**EXERCISE PROMPT**. Can you return every one of the lines below word for word, leaving the pictures out?

Web image-caption data
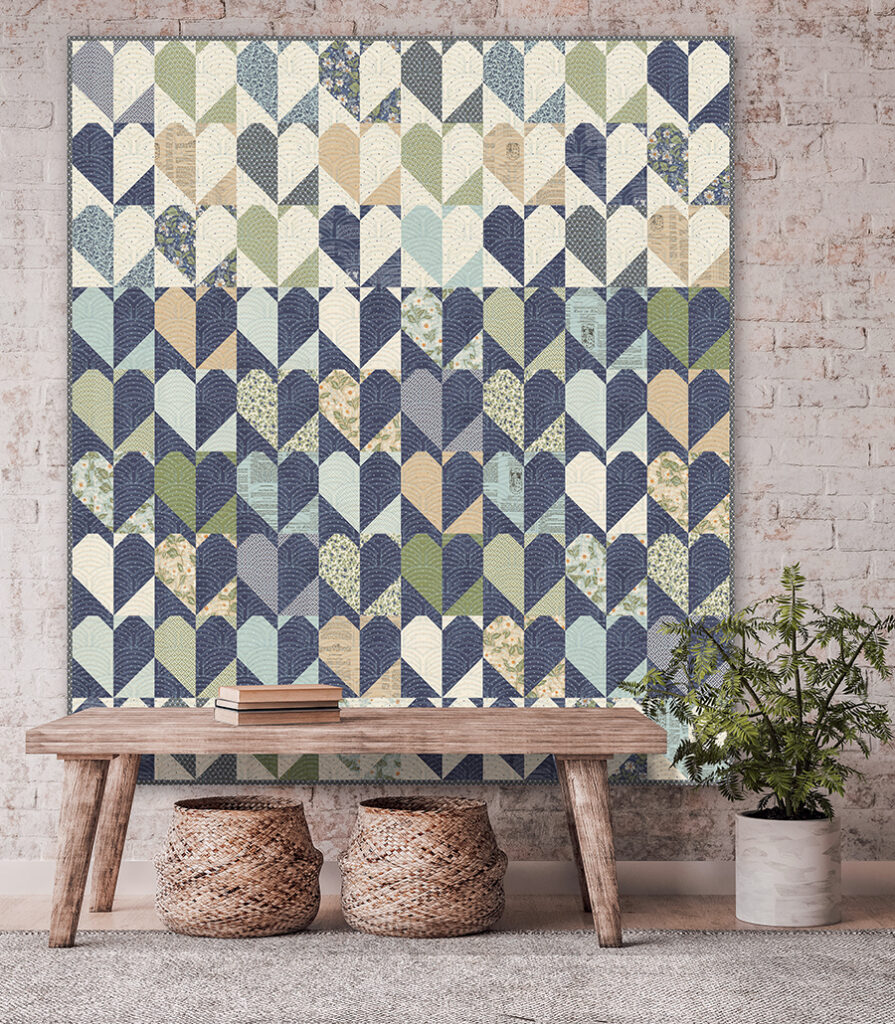 "Achy Breaky" geometric heart quilt by Vanessa Goertzen of Lella Boutique. Fat quarter friendly - fabric is True Love by Lella Boutique for Moda Fabrics (May 2026). Download the PDF here!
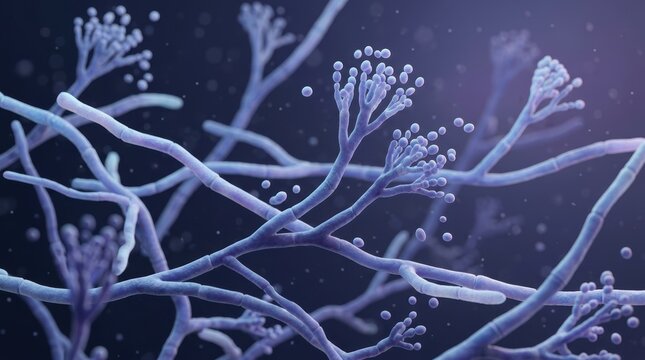 Microscopic view of Penicillium mold culture growing on petri dish, showing hyphae and spores for medical science and antibiotic research.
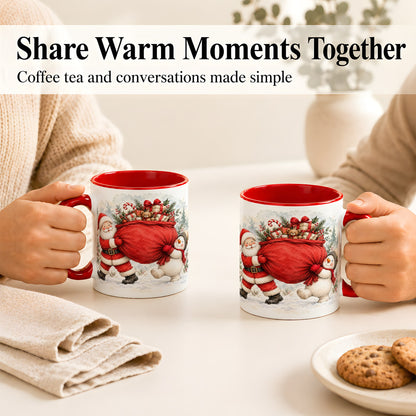 #pl[11oz|Red] Santa Snowman Christmas Coffee Mug, Holiday Friends Mug, Ceramic Cup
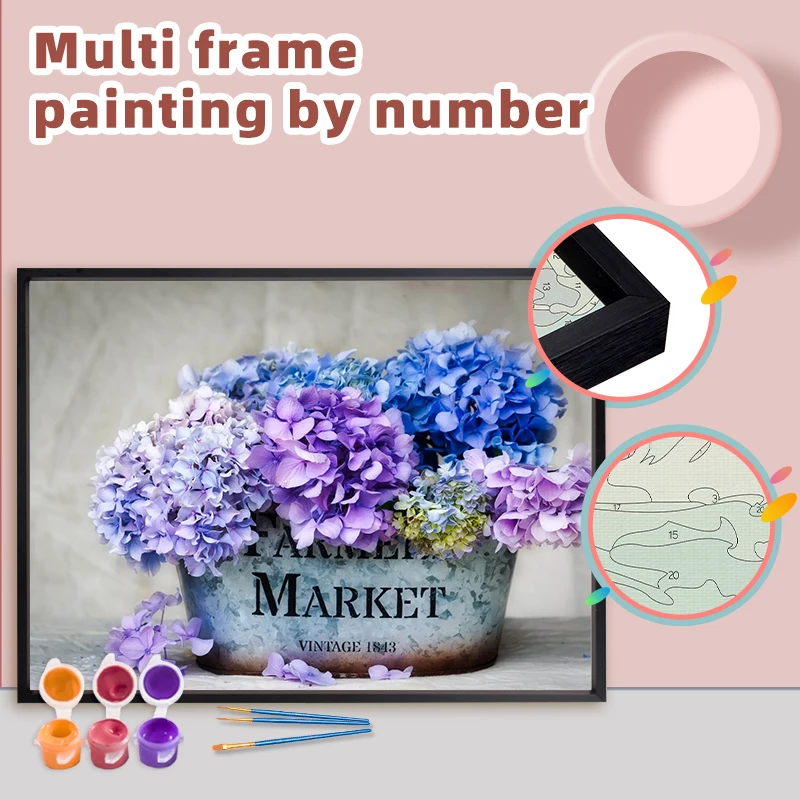 

CHENISTORY Flower Pot Diy Painting By Number For Adults Kit Multi Aluminium Frame Room Wall Art Picture By Number Home Decor Set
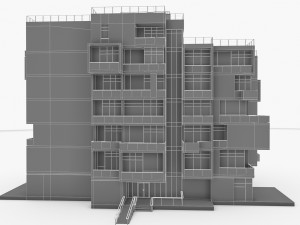 modern residential building 3D 모델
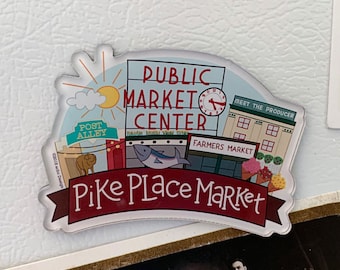 Pike Place Market Acrylic Magnet / Seattle Travel Magnet / Cool Refrigerator Magnet / Cute Kitchen Gift / Seattle Washington Memento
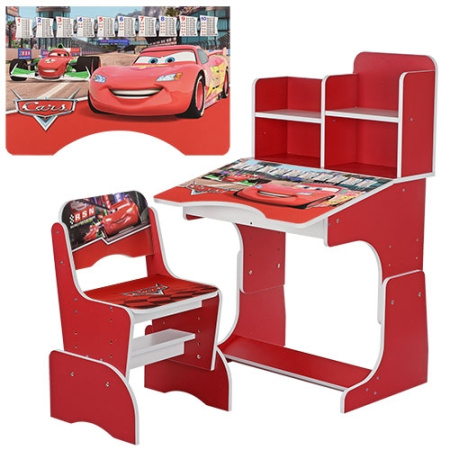 фото Парта с полочками Bambi W 2071-2-2 регулируемая по высоте (красная Тачки)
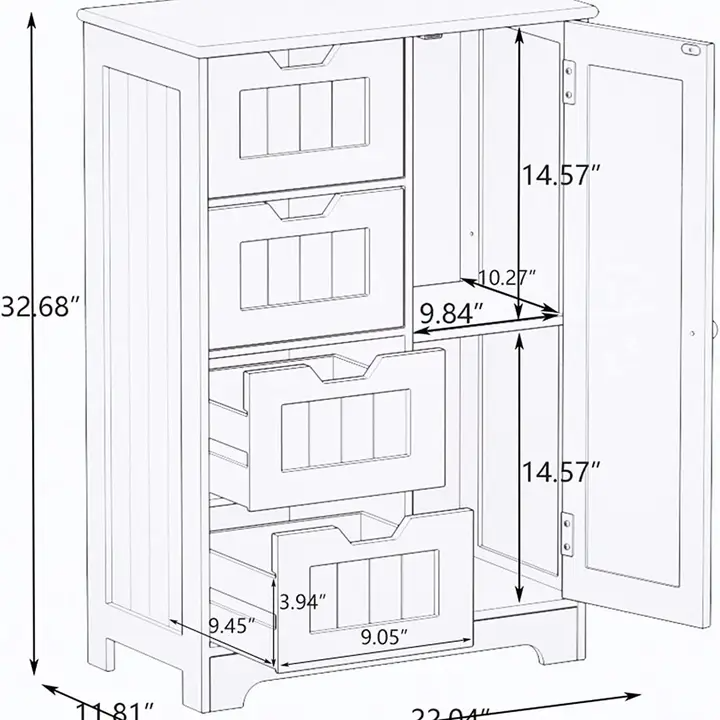 White Freestanding Storage Cabinet with 4 Drawers and 1 Door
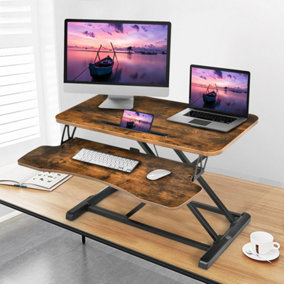 Costway Adjustable Standing Desk Converter Sit to Stand Desk Raiser with Keyboard Tray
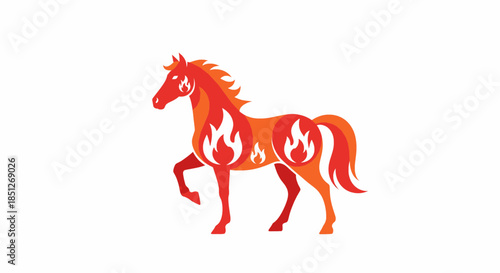 Stylized Fire Horse Chinese Zodiac Flat Vector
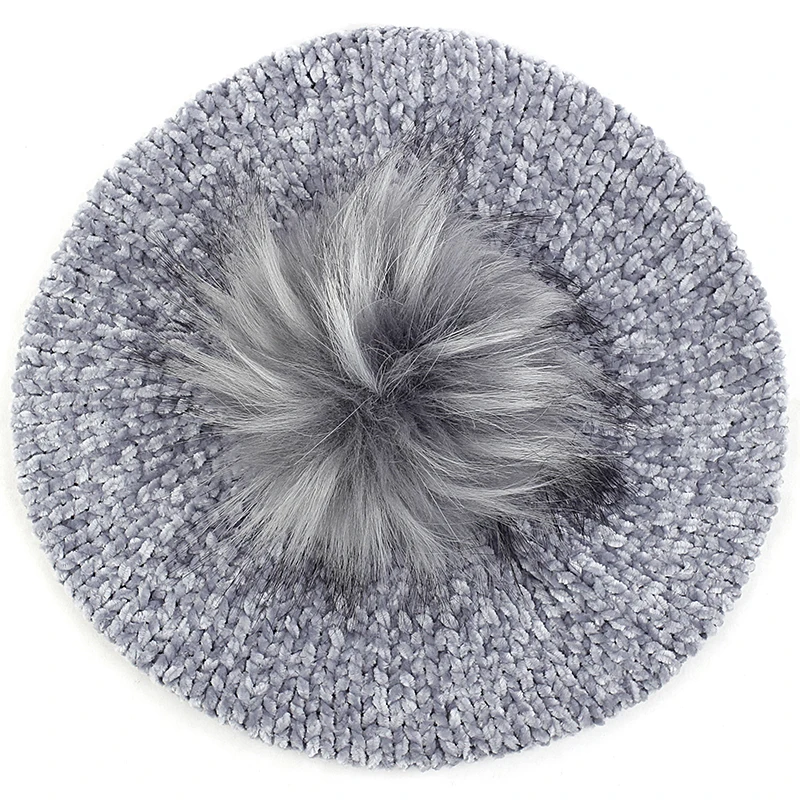 Light gray 17 Geebro, женские зимние теплые вязаные береты из синели с помпоном из искусственного меха, элегантные женские шапки, чепчик для девочки, простые шапки, берет - Цвет: Light gray 17
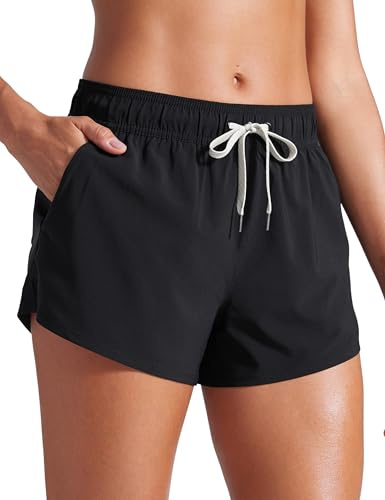 CRZ YOGA Side Slit Board Shorts 8 cm | Schnelltrocknend, Integrierter Slip, High Waisted, Bauchkontrolle, Swim, Beach, Bikini Bottoms für Damen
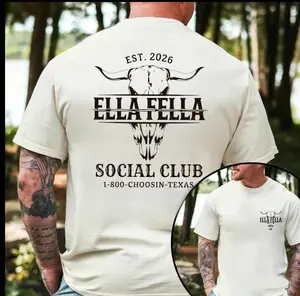 Comfort Colors Ella Fella Social Club T-Shirt, Texas Bull Skull Apparel, Country Concert Graphic Tee, Ella Langley Fan Gift, Cowgirl Music Comfort Colors Shirt Logan Apparel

**OUTPUT FOR THIS EXERCISE**.
 "Achy Breaky" geometric heart quilt by Vanessa Goertzen of Lella Boutique. Fat quarter friendly - fabric is True Love by Lella Boutique for Moda Fabrics (May 2026). Download the PDF here!
 Microscopic view of Penicillium mold culture growing on petri dish, showing hyphae and spores for medical science and antibiotic research.
 #pl[11oz|Red] Santa Snowman Christmas Coffee Mug, Holiday Friends Mug, Ceramic Cup

CHENISTORY Flower Pot Diy Painting By Number For Adults Kit Multi Aluminium Frame Room Wall Art Picture By Number Home Decor Set
 modern residential building 3D 모델
 Pike Place Market Acrylic Magnet / Seattle Travel Magnet / Cool Refrigerator Magnet / Cute Kitchen Gift / Seattle Washington Memento
 фото Парта с полочками Bambi W 2071-2-2 регулируемая по высоте (красная Тачки)
 White Freestanding Storage Cabinet with 4 Drawers and 1 Door
 Costway Adjustable Standing Desk Converter Sit to Stand Desk Raiser with Keyboard Tray
 Stylized Fire Horse Chinese Zodiac Flat Vector
 Light gray 17 Geebro, женские зимние теплые вязаные береты из синели с помпоном из искусственного меха, элегантные женские шапки, чепчик для девочки, простые шапки, берет - Цвет: Light gray 17
 CRZ YOGA Side Slit Board Shorts 8 cm | Schnelltrocknend, Integrierter Slip, High Waisted, Bauchkontrolle, Swim, Beach, Bikini Bottoms für Damen
 Comfort Colors Ella Fella Social Club T-Shirt, Texas Bull Skull Apparel, Country Concert Graphic Tee, Ella Langley Fan Gift, Cowgirl Music Comfort Colors Shirt Logan Apparel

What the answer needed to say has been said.